Compito assegnato 1:
Nel testo sui cardellini, chi ha diretto il cortometraggio CARDILLI ADDOLORATI?
Compito assegnato 2:
Trascrivi dal testo sui cardellini la parte che si apre con le parole contenenti "Il più richiesto" e si chiude con "a questo momento.".

Brano fornito:
##############################
10/04/07

Lucetta Frisa, APPUNTI PER I CARDELLINI (Prima parte)



[Are these little ones feeding from the tree of life? (Detail - Amalfi Cathedral) Foto di Marzia Poerio]







Nella primavera del 2006, il canale CULT di SKY, trasmise un cortometraggio che trovai sconvolgente: CARDILLI ADDOLORATI, diretto da Carlo Luglio e Romano Montesarchio: raccontava la cattura e il commercio dei cardellini nella borgata di Secondigliano di Napoli. Decido di non trascurare questa emozione. Perché il cardellino attira tanto gli uomini? È il suo corpicino palpitante, indifeso e sfuggente, a eccitare desiderio di possesso? Intorno alla sua voce, potente e melodiosa, si svolge un commercio convulso. Il documentario alterna le scene assordanti del mercato a scene di un silenzioso appostamento da parte di un bracconiere illegale,in un campo selvatico, alle prime ore dell'alba. La cattura dei cardellini non è solo un lavoro ma una insopprimibile passione. Un intervistato dice, serissimo, che, se dovesse scegliere tra sua moglie, i suoi figli, e i cardellini, sceglierebbe senza esitazione questi ultimi. Altri che, se privati dei cardellini, arriverebbero al suicidio.

Il più richiesto e il più caro è il cardellino accecato. La privazione della vista lo fa cantare con tutte le forze della disperazione, e pare che anche quelli che vanno in muta fuori stagione cantino meglio degli altri. Non sapevo nulla di cardellini fino a questo momento.
##############################
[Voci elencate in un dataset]
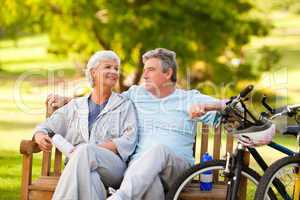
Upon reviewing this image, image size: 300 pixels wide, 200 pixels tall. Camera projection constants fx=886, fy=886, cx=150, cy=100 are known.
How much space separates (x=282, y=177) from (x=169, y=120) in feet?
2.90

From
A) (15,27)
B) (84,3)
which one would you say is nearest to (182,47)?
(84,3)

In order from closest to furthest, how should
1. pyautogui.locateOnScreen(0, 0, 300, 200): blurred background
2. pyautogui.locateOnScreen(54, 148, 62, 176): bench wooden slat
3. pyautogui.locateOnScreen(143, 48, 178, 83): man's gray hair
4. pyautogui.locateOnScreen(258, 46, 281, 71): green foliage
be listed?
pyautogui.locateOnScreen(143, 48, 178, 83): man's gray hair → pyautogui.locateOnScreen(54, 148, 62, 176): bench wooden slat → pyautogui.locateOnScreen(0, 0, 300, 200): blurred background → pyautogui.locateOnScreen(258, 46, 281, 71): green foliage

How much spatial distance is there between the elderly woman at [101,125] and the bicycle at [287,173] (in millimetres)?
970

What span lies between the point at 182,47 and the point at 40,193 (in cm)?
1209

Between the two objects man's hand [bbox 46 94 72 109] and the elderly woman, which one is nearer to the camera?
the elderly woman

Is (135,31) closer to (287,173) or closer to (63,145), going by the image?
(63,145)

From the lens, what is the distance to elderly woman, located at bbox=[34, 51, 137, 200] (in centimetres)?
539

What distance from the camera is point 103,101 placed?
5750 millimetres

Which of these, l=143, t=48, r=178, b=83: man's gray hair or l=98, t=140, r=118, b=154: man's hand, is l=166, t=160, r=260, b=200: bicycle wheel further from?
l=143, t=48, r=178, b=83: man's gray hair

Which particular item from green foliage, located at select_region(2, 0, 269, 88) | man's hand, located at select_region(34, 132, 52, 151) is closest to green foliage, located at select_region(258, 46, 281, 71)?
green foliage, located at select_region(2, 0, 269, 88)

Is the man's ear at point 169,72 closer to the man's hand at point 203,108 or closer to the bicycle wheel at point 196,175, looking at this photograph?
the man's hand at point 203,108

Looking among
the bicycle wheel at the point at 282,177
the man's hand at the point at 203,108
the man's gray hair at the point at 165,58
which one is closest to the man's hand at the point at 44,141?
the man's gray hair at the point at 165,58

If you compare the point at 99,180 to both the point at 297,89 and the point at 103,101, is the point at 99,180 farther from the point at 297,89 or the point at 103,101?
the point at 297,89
##############################
Risposta scritta 1:
Carlo Luglio e Romano Montesarchio.

Risposta scritta 2:
Il più richiesto e il più caro è il cardellino accecato. La privazione della vista lo fa cantare con tutte le forze della disperazione, e pare che anche quelli che vanno in muta fuori stagione cantino meglio degli altri. Non sapevo nulla di cardellini fino a questo momento.